== Given data

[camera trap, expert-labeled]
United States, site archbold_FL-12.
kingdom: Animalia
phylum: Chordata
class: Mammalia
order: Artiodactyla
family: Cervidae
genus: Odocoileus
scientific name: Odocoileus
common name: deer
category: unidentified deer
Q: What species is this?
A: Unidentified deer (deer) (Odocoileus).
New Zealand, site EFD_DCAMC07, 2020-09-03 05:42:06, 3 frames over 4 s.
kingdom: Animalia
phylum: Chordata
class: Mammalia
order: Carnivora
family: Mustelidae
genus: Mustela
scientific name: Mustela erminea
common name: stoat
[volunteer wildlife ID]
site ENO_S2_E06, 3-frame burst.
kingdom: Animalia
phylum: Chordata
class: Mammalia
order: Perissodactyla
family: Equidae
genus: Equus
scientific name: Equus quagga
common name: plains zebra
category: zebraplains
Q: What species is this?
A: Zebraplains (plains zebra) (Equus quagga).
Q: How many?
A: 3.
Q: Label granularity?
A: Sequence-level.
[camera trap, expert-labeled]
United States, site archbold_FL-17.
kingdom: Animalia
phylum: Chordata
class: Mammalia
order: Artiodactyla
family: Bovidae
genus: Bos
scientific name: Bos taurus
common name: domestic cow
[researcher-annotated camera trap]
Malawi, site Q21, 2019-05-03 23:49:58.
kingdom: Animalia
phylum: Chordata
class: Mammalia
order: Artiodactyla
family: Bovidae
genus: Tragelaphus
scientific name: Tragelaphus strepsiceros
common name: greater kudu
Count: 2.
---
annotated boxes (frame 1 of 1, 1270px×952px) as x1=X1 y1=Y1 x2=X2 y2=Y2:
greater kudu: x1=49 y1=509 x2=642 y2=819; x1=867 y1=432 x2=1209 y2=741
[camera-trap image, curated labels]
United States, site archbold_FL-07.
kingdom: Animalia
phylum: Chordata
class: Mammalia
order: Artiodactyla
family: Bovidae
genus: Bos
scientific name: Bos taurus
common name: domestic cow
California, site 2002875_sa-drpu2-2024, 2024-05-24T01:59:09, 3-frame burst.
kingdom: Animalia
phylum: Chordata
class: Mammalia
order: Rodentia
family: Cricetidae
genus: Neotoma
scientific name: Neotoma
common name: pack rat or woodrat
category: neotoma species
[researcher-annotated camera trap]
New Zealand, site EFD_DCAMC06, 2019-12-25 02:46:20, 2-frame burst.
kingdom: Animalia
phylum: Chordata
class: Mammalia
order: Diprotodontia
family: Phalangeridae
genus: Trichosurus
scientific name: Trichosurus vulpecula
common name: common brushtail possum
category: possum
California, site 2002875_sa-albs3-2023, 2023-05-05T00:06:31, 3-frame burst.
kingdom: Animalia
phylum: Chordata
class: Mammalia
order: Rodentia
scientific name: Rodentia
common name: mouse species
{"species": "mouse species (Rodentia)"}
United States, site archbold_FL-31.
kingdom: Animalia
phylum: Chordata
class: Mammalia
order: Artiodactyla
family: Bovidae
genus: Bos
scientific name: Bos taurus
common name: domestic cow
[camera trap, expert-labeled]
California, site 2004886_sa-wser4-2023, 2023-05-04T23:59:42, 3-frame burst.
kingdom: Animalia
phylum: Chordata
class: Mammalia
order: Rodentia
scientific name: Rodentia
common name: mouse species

====

## Assignment
The lines to copy run from the start of the records above through the line holding "order: Diprotodontia"; give them exactly, both ends included, and nothing else.

## Output for this task
[camera trap, expert-labeled]
United States, site archbold_FL-12.
kingdom: Animalia
phylum: Chordata
class: Mammalia
order: Artiodactyla
family: Cervidae
genus: Odocoileus
scientific name: Odocoileus
common name: deer
category: unidentified deer
Q: What species is this?
A: Unidentified deer (deer) (Odocoileus).
New Zealand, site EFD_DCAMC07, 2020-09-03 05:42:06, 3 frames over 4 s.
kingdom: Animalia
phylum: Chordata
class: Mammalia
order: Carnivora
family: Mustelidae
genus: Mustela
scientific name: Mustela erminea
common name: stoat
[volunteer wildlife ID]
site ENO_S2_E06, 3-frame burst.
kingdom: Animalia
phylum: Chordata
class: Mammalia
order: Perissodactyla
family: Equidae
genus: Equus
scientific name: Equus quagga
common name: plains zebra
category: zebraplains
Q: What species is this?
A: Zebraplains (plains zebra) (Equus quagga).
Q: How many?
A: 3.
Q: Label granularity?
A: Sequence-level.
[camera trap, expert-labeled]
United States, site archbold_FL-17.
kingdom: Animalia
phylum: Chordata
class: Mammalia
order: Artiodactyla
family: Bovidae
genus: Bos
scientific name: Bos taurus
common name: domestic cow
[researcher-annotated camera trap]
Malawi, site Q21, 2019-05-03 23:49:58.
kingdom: Animalia
phylum: Chordata
class: Mammalia
order: Artiodactyla
family: Bovidae
genus: Tragelaphus
scientific name: Tragelaphus strepsiceros
common name: greater kudu
Count: 2.
---
annotated boxes (frame 1 of 1, 1270px×952px) as x1=X1 y1=Y1 x2=X2 y2=Y2:
greater kudu: x1=49 y1=509 x2=642 y2=819; x1=867 y1=432 x2=1209 y2=741
[camera-trap image, curated labels]
United States, site archbold_FL-07.
kingdom: Animalia
phylum: Chordata
class: Mammalia
order: Artiodactyla
family: Bovidae
genus: Bos
scientific name: Bos taurus
common name: domestic cow
California, site 2002875_sa-drpu2-2024, 2024-05-24T01:59:09, 3-frame burst.
kingdom: Animalia
phylum: Chordata
class: Mammalia
order: Rodentia
family: Cricetidae
genus: Neotoma
scientific name: Neotoma
common name: pack rat or woodrat
category: neotoma species
[researcher-annotated camera trap]
New Zealand, site EFD_DCAMC06, 2019-12-25 02:46:20, 2-frame burst.
kingdom: Animalia
phylum: Chordata
class: Mammalia
order: Diprotodontia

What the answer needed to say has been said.